◆ **PROBLEM**: Copy out every line from the first one through the line containing "327H51L55 339H63V343H72L80 352H97L101", including both of those lines, character for character.

◆ **INPUT**:
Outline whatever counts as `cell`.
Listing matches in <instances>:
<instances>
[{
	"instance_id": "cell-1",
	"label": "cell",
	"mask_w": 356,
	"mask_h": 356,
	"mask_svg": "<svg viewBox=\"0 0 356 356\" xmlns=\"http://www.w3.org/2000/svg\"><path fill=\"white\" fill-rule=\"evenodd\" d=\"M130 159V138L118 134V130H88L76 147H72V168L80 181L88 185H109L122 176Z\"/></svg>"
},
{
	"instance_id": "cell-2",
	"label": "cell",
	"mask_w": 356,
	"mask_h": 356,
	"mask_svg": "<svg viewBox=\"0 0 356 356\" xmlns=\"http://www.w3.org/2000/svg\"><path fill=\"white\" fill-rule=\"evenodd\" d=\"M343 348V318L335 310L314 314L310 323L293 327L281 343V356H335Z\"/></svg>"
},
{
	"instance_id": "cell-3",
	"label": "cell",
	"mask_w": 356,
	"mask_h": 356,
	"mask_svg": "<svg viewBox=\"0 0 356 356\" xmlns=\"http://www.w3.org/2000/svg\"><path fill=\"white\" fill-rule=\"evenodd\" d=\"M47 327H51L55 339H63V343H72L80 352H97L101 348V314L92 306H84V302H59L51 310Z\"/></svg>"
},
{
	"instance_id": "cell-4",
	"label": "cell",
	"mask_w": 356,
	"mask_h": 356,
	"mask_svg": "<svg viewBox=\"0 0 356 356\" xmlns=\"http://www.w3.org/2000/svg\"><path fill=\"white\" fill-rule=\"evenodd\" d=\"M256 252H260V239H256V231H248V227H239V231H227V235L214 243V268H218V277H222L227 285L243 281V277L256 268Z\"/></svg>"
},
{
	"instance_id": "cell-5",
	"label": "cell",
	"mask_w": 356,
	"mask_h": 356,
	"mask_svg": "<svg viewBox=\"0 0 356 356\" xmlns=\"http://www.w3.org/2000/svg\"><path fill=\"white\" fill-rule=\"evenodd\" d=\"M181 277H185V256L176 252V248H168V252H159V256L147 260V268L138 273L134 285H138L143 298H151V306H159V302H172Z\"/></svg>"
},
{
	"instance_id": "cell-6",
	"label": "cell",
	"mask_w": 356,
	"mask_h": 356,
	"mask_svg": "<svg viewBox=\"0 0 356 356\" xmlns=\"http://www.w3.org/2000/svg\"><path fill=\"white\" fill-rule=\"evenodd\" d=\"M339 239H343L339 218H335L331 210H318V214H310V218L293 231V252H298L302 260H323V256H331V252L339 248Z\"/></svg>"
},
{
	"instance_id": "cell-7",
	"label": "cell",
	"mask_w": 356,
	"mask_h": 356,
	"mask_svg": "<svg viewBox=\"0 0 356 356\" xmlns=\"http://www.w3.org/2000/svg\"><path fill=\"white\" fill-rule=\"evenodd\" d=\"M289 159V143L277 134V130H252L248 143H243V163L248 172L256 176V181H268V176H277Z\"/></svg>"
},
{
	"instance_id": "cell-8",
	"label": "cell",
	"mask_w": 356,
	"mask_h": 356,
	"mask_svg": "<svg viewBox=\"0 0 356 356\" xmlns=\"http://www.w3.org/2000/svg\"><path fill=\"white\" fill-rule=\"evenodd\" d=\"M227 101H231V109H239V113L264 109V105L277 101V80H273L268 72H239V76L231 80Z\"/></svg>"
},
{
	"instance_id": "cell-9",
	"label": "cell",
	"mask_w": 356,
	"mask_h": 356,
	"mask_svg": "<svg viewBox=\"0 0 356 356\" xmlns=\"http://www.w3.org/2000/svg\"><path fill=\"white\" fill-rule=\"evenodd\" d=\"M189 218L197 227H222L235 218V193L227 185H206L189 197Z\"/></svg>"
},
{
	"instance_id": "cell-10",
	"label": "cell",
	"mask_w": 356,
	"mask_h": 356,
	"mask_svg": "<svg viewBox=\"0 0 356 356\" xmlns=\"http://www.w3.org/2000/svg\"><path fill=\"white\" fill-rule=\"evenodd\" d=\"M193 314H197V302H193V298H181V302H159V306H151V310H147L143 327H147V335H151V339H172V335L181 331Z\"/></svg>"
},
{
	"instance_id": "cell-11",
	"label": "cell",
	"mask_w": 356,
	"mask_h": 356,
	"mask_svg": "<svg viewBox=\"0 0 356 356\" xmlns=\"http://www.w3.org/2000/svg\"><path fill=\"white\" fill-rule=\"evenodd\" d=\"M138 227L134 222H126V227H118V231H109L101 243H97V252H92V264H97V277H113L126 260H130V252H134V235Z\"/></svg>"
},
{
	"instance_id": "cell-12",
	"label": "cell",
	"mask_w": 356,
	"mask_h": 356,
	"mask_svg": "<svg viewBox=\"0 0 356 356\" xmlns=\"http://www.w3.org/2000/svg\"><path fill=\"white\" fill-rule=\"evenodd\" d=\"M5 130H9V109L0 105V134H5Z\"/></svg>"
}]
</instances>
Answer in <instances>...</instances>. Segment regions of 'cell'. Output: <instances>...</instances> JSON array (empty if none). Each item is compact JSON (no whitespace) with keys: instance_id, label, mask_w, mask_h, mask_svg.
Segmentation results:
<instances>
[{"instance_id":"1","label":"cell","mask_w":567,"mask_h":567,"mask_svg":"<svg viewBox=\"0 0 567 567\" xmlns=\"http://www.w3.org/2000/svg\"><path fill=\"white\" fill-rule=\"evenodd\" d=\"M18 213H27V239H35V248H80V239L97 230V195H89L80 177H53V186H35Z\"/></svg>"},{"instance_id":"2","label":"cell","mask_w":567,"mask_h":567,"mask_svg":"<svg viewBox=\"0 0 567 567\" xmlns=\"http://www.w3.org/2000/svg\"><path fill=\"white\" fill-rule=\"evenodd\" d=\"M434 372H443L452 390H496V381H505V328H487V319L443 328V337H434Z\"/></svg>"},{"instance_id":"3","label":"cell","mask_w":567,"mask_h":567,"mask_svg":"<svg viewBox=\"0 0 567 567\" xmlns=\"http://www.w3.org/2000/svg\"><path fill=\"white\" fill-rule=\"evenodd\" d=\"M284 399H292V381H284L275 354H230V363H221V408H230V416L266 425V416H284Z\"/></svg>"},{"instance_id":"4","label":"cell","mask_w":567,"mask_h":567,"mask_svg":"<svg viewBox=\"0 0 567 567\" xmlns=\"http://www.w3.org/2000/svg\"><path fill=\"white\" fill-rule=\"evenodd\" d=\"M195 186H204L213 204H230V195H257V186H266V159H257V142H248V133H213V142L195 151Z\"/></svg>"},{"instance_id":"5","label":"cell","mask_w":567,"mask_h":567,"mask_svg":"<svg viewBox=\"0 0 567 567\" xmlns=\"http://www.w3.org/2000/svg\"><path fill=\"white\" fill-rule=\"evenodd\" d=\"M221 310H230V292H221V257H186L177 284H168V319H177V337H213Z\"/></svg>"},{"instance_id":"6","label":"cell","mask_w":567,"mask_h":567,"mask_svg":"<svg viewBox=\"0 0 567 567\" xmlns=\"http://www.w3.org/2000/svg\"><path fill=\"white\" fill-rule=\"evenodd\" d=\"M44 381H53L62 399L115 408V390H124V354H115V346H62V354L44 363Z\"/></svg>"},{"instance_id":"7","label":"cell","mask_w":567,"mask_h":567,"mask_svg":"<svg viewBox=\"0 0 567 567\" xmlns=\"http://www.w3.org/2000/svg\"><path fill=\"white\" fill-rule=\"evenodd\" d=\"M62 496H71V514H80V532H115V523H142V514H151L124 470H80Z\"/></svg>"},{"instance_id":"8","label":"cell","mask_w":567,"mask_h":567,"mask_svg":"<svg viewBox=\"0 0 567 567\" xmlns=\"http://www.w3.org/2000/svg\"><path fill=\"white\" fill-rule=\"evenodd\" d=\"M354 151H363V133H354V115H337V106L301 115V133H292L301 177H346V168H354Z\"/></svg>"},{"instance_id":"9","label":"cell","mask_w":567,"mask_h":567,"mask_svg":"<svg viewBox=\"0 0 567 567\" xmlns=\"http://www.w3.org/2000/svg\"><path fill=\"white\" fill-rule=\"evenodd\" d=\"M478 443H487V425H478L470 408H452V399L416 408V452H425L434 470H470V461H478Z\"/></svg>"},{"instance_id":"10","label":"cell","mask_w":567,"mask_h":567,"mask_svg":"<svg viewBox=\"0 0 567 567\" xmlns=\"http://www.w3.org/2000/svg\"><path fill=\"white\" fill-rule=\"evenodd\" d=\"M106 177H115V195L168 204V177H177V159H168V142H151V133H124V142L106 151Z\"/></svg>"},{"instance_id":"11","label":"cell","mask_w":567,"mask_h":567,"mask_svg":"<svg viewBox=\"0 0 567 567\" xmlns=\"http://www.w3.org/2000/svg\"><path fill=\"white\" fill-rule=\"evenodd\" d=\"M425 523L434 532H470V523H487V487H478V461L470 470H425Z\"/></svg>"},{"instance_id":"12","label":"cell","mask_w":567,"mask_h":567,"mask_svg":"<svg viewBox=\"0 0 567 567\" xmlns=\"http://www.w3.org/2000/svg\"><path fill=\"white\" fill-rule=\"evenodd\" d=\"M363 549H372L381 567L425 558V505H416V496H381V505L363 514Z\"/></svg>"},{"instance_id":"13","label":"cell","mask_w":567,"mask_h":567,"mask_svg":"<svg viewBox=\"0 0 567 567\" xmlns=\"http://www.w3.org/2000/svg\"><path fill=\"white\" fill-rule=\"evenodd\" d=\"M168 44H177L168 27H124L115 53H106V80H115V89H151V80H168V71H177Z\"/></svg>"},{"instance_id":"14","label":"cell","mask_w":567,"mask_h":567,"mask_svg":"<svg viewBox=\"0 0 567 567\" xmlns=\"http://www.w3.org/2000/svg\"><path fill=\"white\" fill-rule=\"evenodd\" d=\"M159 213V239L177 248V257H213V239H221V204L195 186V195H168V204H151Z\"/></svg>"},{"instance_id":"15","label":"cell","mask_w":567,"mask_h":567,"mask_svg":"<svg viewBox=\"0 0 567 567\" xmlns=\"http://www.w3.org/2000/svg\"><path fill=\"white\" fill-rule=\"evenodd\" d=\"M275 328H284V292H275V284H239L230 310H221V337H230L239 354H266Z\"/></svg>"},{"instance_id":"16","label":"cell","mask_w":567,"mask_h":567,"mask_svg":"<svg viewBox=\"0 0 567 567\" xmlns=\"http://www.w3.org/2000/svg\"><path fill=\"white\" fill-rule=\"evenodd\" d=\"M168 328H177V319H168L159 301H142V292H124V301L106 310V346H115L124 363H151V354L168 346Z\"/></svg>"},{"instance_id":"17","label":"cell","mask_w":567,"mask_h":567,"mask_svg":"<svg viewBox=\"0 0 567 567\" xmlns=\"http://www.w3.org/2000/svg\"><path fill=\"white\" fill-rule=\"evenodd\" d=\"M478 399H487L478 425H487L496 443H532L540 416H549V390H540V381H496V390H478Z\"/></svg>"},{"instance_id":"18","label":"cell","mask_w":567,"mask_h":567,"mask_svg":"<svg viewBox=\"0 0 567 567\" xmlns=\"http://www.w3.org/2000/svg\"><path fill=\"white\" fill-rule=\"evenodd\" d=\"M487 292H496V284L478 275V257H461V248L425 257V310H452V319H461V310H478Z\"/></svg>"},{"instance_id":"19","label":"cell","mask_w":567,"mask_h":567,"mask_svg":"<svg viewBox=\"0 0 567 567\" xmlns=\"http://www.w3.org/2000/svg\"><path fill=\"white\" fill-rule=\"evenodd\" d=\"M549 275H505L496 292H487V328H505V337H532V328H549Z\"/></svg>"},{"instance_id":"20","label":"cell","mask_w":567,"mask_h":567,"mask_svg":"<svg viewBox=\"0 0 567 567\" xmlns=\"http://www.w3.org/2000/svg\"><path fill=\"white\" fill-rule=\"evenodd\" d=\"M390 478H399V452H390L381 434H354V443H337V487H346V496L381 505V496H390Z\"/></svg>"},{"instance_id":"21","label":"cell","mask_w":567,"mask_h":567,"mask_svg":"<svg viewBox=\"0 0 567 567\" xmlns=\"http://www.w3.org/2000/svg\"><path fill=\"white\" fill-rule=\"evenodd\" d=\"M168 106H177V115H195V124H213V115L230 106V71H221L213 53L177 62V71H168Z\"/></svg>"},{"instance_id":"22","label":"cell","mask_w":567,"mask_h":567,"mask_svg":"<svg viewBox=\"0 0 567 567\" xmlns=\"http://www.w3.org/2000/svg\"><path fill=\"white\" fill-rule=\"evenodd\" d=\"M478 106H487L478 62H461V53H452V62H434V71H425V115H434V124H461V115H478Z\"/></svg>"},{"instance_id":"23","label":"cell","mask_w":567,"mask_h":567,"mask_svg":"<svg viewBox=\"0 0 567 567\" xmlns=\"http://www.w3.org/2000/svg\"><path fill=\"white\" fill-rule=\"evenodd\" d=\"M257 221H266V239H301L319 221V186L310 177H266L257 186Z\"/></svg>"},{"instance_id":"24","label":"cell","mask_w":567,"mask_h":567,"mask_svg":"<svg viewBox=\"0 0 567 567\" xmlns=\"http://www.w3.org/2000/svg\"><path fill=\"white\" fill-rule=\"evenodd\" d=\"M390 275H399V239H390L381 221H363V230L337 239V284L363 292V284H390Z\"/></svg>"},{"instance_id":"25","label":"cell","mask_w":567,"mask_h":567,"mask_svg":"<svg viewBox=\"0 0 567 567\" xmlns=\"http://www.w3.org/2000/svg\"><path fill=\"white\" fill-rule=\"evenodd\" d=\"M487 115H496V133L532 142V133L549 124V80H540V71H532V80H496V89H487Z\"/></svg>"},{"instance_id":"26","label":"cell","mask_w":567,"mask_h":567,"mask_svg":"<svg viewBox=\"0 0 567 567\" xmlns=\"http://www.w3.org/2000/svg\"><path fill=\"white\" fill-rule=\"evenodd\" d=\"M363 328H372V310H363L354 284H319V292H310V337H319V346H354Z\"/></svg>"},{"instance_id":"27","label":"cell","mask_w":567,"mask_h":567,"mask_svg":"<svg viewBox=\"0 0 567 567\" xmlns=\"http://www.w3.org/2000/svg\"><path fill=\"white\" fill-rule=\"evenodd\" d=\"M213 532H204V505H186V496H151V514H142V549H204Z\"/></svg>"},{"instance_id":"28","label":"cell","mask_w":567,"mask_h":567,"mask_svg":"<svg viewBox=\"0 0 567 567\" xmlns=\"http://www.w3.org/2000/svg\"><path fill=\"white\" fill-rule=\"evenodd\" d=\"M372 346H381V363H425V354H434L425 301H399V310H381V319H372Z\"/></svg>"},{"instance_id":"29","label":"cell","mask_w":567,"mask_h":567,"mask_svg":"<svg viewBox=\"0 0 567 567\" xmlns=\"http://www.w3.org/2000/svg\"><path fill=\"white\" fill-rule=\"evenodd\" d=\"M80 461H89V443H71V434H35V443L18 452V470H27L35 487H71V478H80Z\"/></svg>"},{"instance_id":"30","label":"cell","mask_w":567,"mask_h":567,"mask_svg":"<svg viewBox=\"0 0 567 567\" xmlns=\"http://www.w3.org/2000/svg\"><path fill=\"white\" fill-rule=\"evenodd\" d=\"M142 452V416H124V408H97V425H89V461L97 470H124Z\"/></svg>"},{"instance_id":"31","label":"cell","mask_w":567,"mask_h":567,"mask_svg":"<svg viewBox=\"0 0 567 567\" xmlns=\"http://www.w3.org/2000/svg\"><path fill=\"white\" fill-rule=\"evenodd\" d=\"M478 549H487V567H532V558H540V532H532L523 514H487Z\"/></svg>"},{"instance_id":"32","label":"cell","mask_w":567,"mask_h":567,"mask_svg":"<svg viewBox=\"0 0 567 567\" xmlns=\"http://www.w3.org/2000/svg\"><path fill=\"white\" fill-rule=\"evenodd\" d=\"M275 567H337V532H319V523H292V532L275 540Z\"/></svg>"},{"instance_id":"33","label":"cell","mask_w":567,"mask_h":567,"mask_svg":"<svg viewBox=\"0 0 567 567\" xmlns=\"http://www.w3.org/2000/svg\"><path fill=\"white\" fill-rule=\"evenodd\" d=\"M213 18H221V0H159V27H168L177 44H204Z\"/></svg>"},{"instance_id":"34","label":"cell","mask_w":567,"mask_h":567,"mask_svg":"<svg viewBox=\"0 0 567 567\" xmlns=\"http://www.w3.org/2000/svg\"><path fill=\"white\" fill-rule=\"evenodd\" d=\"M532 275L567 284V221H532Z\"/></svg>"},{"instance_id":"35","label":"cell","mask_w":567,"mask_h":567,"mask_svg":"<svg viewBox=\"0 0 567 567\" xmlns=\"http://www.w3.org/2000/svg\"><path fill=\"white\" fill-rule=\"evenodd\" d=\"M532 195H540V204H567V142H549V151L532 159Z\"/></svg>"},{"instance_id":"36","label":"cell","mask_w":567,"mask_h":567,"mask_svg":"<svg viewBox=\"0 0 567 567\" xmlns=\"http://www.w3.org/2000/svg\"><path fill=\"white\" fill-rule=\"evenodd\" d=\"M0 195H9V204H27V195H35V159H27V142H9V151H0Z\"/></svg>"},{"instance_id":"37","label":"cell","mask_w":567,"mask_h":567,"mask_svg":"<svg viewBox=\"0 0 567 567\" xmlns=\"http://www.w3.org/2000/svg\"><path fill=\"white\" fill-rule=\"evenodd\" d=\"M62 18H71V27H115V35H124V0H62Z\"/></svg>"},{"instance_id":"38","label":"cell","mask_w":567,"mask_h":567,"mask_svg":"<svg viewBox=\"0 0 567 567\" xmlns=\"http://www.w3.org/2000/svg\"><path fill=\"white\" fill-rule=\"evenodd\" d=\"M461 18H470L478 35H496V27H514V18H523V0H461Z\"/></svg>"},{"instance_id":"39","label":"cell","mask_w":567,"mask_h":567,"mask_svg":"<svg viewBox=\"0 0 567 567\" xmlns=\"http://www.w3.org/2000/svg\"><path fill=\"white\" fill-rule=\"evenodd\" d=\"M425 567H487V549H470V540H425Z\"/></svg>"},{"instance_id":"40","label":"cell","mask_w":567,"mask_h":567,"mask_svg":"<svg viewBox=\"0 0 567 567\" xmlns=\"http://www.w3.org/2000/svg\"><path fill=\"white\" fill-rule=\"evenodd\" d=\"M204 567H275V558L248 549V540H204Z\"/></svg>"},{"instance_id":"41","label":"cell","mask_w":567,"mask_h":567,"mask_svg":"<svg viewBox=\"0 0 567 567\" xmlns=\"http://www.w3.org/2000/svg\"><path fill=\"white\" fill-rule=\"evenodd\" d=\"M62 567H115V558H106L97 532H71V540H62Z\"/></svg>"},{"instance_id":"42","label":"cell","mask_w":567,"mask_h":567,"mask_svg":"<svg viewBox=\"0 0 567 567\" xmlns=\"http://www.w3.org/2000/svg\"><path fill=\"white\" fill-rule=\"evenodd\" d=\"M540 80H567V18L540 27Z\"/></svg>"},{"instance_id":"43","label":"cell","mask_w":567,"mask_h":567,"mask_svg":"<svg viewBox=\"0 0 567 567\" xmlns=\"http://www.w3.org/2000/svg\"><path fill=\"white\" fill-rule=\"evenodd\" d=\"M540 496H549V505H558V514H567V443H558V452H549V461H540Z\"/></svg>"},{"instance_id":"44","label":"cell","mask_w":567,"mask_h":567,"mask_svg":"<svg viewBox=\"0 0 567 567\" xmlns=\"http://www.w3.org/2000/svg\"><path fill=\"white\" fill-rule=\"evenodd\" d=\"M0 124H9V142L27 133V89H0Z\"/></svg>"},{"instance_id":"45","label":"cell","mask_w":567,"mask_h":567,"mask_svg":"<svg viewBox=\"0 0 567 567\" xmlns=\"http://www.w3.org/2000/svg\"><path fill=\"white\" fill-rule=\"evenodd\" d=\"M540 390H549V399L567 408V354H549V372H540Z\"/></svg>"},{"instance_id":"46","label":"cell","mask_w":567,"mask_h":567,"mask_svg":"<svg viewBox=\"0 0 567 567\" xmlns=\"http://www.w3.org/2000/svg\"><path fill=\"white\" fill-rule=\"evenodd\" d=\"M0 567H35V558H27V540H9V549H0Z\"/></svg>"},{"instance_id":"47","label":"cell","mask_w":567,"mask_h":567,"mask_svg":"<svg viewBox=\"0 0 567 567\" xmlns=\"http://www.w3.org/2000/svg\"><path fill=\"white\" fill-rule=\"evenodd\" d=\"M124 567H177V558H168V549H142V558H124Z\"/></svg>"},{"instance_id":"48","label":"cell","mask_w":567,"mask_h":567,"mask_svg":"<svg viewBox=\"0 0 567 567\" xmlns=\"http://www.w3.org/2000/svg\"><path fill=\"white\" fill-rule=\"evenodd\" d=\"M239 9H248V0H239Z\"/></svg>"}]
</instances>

◆ **IN RESPONSE**:
Outline whatever counts as `cell`.
Listing matches in <instances>:
<instances>
[{
	"instance_id": "cell-1",
	"label": "cell",
	"mask_w": 356,
	"mask_h": 356,
	"mask_svg": "<svg viewBox=\"0 0 356 356\" xmlns=\"http://www.w3.org/2000/svg\"><path fill=\"white\" fill-rule=\"evenodd\" d=\"M130 159V138L118 134V130H88L76 147H72V168L80 181L88 185H109L122 176Z\"/></svg>"
},
{
	"instance_id": "cell-2",
	"label": "cell",
	"mask_w": 356,
	"mask_h": 356,
	"mask_svg": "<svg viewBox=\"0 0 356 356\" xmlns=\"http://www.w3.org/2000/svg\"><path fill=\"white\" fill-rule=\"evenodd\" d=\"M343 348V318L335 310L314 314L310 323L293 327L281 343V356H335Z\"/></svg>"
},
{
	"instance_id": "cell-3",
	"label": "cell",
	"mask_w": 356,
	"mask_h": 356,
	"mask_svg": "<svg viewBox=\"0 0 356 356\" xmlns=\"http://www.w3.org/2000/svg\"><path fill=\"white\" fill-rule=\"evenodd\" d=\"M47 327H51L55 339H63V343H72L80 352H97L101 348V314L92 306H84V302H59L51 310Z\"/></svg>"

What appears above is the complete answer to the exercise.